Compatibility provides a solution to the free will problem. It involves a controversial mismatch between free will and determinism. Compatibility is an argument that free will is compatible with determinism. Compatibility may be expressed as a discussion of compatibility between moral responsibility and determinism, as free will is often regarded as a necessary condition for moral responsibility. The strict definition of a free will criticism is misleading. Because there is no single concept in the philosophical work of this concept. In most cases, philosophers working on this issue have pursued the characteristics of agents necessary for people to have moral responsibility for their behavior. Different attempts to clarify conditions of moral responsibility will produce different institutional descriptions needed to meet these conditions.

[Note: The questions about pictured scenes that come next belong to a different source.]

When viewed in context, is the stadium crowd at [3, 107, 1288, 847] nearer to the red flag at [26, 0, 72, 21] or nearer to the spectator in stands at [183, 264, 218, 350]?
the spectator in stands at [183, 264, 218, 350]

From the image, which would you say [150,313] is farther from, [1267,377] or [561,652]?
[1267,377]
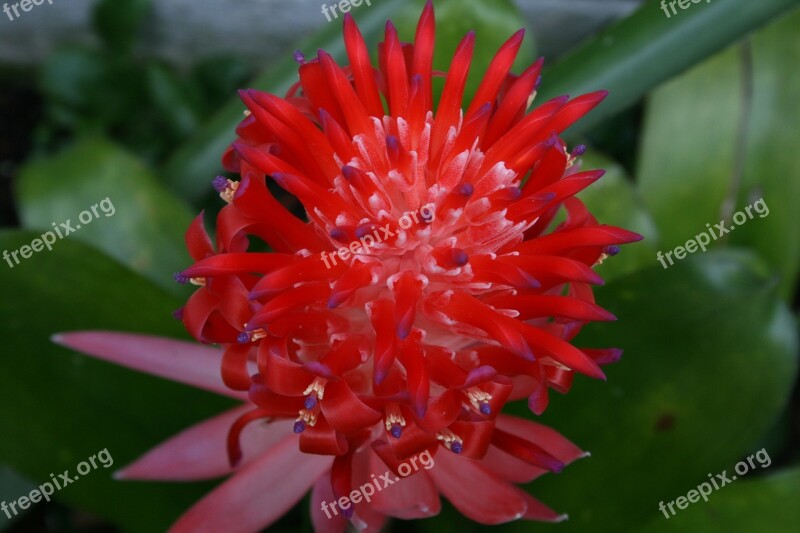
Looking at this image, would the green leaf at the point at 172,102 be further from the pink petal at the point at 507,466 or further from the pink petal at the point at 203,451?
→ the pink petal at the point at 507,466

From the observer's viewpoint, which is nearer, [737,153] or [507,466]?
[507,466]

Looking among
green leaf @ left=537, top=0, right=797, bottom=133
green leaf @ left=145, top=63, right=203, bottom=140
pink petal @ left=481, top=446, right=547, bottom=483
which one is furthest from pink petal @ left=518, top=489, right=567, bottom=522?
green leaf @ left=145, top=63, right=203, bottom=140

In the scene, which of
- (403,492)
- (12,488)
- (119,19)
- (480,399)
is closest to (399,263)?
(480,399)

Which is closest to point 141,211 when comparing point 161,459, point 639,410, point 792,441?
point 161,459

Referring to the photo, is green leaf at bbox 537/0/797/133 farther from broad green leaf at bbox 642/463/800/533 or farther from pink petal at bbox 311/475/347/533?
pink petal at bbox 311/475/347/533

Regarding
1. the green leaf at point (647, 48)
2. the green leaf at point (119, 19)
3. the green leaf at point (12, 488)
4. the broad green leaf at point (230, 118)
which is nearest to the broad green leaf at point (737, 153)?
the green leaf at point (647, 48)

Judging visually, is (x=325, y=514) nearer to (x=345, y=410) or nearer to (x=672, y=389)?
(x=345, y=410)
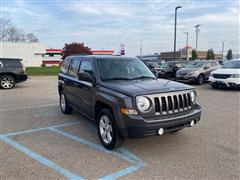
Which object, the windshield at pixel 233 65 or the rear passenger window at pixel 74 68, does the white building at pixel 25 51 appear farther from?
the rear passenger window at pixel 74 68

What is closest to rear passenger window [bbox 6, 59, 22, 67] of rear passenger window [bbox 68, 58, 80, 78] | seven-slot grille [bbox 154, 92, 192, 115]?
rear passenger window [bbox 68, 58, 80, 78]

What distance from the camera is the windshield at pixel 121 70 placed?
516 cm

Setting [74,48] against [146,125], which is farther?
[74,48]

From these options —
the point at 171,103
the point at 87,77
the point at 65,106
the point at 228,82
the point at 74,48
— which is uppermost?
the point at 74,48

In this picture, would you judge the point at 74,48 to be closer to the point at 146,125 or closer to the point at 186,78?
the point at 186,78

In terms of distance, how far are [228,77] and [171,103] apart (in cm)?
955

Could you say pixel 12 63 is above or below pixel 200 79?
above

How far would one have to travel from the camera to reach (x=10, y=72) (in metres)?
14.0

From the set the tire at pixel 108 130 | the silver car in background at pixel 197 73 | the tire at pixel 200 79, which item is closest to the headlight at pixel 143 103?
the tire at pixel 108 130

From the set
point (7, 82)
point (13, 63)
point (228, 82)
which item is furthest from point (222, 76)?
point (7, 82)

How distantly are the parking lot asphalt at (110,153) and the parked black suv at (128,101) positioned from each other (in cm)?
47

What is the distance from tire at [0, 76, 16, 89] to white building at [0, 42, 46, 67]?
46.5 m

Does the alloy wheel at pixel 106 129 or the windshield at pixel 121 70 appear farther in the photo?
the windshield at pixel 121 70

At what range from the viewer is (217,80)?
1298 cm
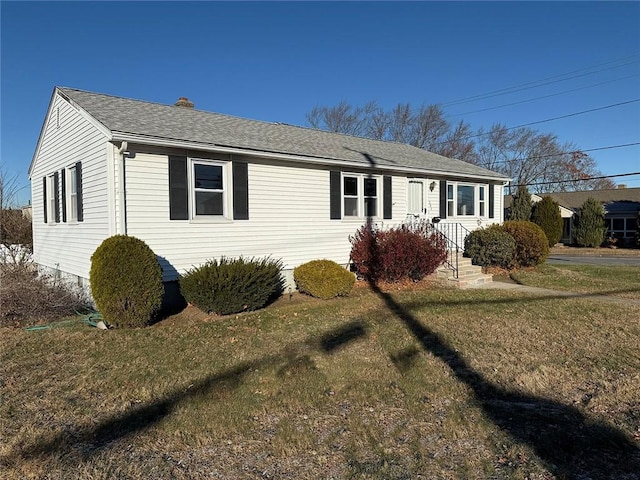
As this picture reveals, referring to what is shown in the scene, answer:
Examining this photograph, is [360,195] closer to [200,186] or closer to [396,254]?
[396,254]

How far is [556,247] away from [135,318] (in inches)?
1189

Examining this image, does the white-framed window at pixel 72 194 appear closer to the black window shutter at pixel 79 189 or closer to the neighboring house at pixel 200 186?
the neighboring house at pixel 200 186

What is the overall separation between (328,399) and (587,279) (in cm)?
1154

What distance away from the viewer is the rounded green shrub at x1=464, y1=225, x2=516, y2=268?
46.6 ft

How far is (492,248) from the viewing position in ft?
46.8

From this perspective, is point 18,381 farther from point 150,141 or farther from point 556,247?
point 556,247

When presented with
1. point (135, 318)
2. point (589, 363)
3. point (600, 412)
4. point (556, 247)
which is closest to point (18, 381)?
point (135, 318)

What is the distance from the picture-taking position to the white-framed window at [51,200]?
12352 millimetres

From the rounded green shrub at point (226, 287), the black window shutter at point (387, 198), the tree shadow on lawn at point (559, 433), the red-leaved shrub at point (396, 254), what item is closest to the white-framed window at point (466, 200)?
the black window shutter at point (387, 198)

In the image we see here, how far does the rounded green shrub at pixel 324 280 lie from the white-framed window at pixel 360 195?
8.59 ft

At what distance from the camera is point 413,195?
1477 cm

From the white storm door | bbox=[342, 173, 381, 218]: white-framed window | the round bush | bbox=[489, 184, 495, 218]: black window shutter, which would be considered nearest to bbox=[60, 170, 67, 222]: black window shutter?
bbox=[342, 173, 381, 218]: white-framed window

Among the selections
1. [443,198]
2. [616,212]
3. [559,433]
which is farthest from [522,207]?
[559,433]

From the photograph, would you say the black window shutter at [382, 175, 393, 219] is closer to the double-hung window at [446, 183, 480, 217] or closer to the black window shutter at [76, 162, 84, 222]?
the double-hung window at [446, 183, 480, 217]
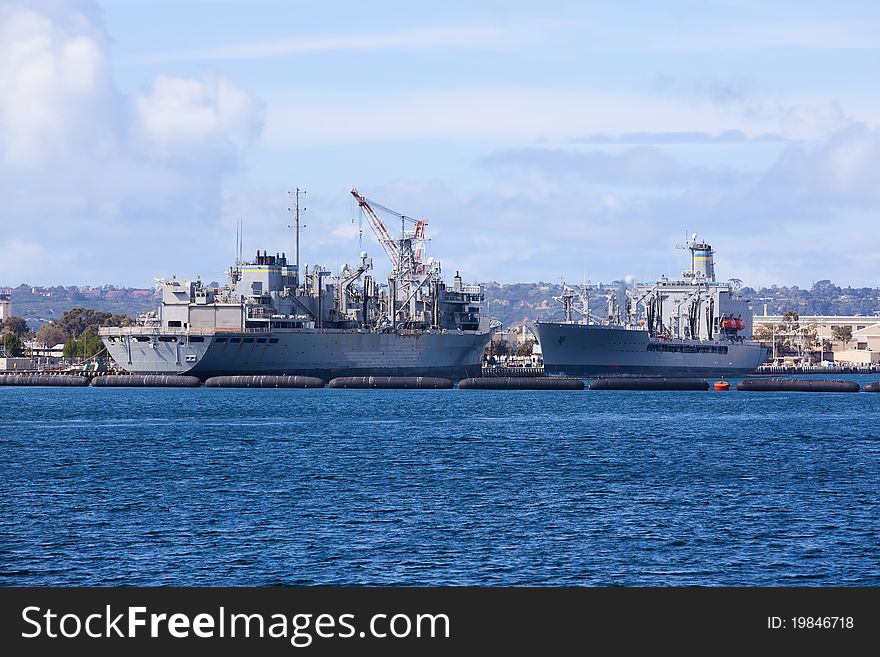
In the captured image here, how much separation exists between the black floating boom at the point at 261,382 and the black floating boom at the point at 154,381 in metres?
2.17

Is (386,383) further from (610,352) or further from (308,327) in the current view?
(610,352)

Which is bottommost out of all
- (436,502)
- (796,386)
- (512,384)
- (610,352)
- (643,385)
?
(436,502)

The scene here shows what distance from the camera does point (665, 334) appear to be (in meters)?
156

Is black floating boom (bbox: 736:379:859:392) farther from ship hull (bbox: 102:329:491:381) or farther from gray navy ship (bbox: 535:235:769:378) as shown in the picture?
ship hull (bbox: 102:329:491:381)

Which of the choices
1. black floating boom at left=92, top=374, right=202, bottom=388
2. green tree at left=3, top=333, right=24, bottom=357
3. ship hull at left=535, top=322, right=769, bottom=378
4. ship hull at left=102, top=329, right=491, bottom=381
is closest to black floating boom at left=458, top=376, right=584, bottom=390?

It is enough to bear moral responsibility. Compatibility is the most popular position in the discussion of free will, but it is made up of conceptual concept which does not satisfy incompatibility. The unique nature of Dennet's compatibility version is that he tries to explain free will in a way compatible with the evolution of human behavior. But this is no different from the way the fellows have defined free will for centuries. Liberalism incompatibility and compatibility issues, there are various compatibility principles, but far from the general argument that a deterministic system can achieve free will, they are difficult incompatible The task that brings about sex is very different from the task presented. Liberal nonconformity (Figure 1C). That is, in a deterministic system, an agent can not be required to be morally responsible for behaviors that can not be triggered.